I recently ran across the third report in the Real Work Leadership series of reports from Korn Ferry.
Create an Engaging Culture for Greater Impact looks at changing culture through the lens of leadership development.
It’s an interesting take.
The report is the analysis of a global survey of views on leadership development fielded in July and August of 2015. With more than 7,500 survey responses from 107 countries, 3 in 4 of the leaders who responded were from their organizations’ business functions; the remainder were from HR.
That’s pretty unusual and made the results more interesting. Remember those demographics as you see some of the findings below.
7 leadership development priorities
I was interested to note that only one of the top seven priorities for leadership development is operationally performance driven: No. 4 — Accelerating time to performance. It was right in the middle of the pack.
No. 1 and No. 3 were change related, and No. 2 was talent acquisition related. I find these surprising from a group overwhelmingly made up of non-HR leaders.
But looking at the final three –Driving engagement, Diversifying the leadership pipeline, and Becoming more purpose and values driven – enables me to back off of my surprise. If these were the only choices from which to rank the important leadership development priorities of senior leaders, then the only real surprise is that Accelerating time to performance is not rated the top priority.
The survey analysis goes on to suggest that Developing leaders to drive strategic change really means developing leaders to accelerate culture change.
That would be really interesting if true. That would mean that 5,625 very senior business leaders around the world think that changing their culture is their very top priority.
In fact, that would be outstanding because for someone like me, who thinks that culture is the one of the most critical business sustainability dynamics, this is music to my ears.
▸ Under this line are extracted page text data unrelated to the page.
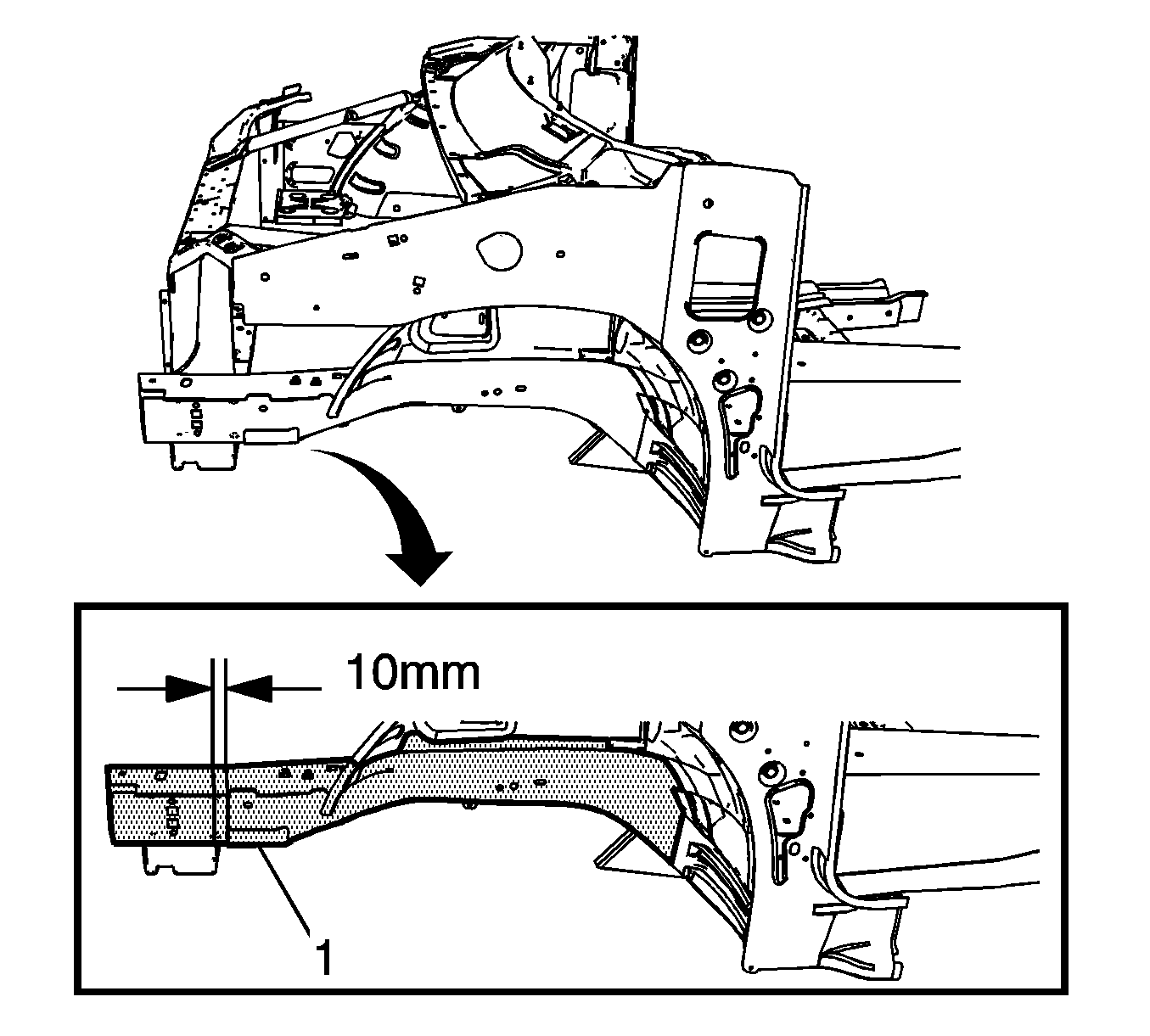 10mm

1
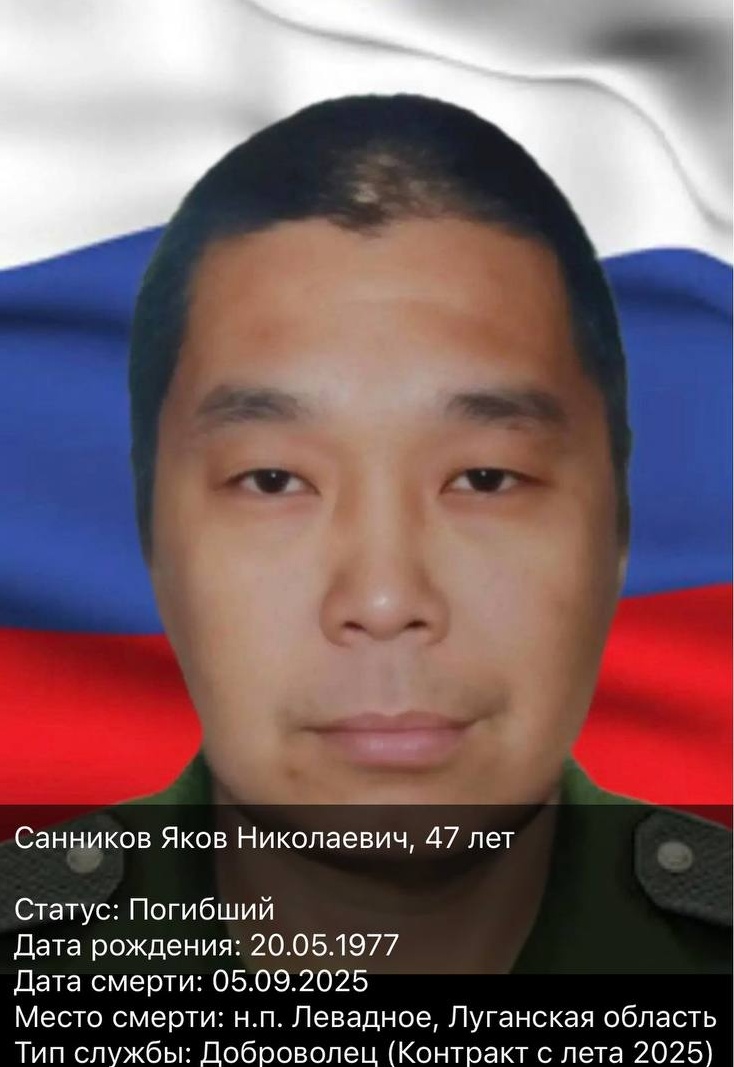 Санников Яков Николаевич, 47 лет

Статус: Погибший
Дата рождения: 20.05.1977
Дата смерти: 05.09.2025
Место смерти: н.п. Левадное, Луганская область
Тип службы: Доброволец (Контракт с лета 2025)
Remember again that the vast majority of respondents in this survey were not HR leaders. But the data ought to give HR leaders all over the world ammunition to begin to link their leadership development strategies to their organization’s business strategies in new and compelling ways — especially as they relate to culture change.
Where culture-leadership-strategy meet
Perhaps this paragraph from the report is one of the most simple descriptions of the interconnectedness of culture, leadership, and strategy – and so, performance:
The starting point for organization alignment is mission, purpose, and strategy. Ideally top leaders define these elements, the path to execution, and the values and behaviors that will support implementation and success.
Once they have done so, these individuals must communicate this information clearly, consistently, and repeatedly throughout the organization.”
And as this paper reports, leadership development – particularly as we are in the midst of a demographic sea change of Biblical proportions – may be an integral strategy for moving cultures forward for performance, for talent acquisition, and, for business sustainability.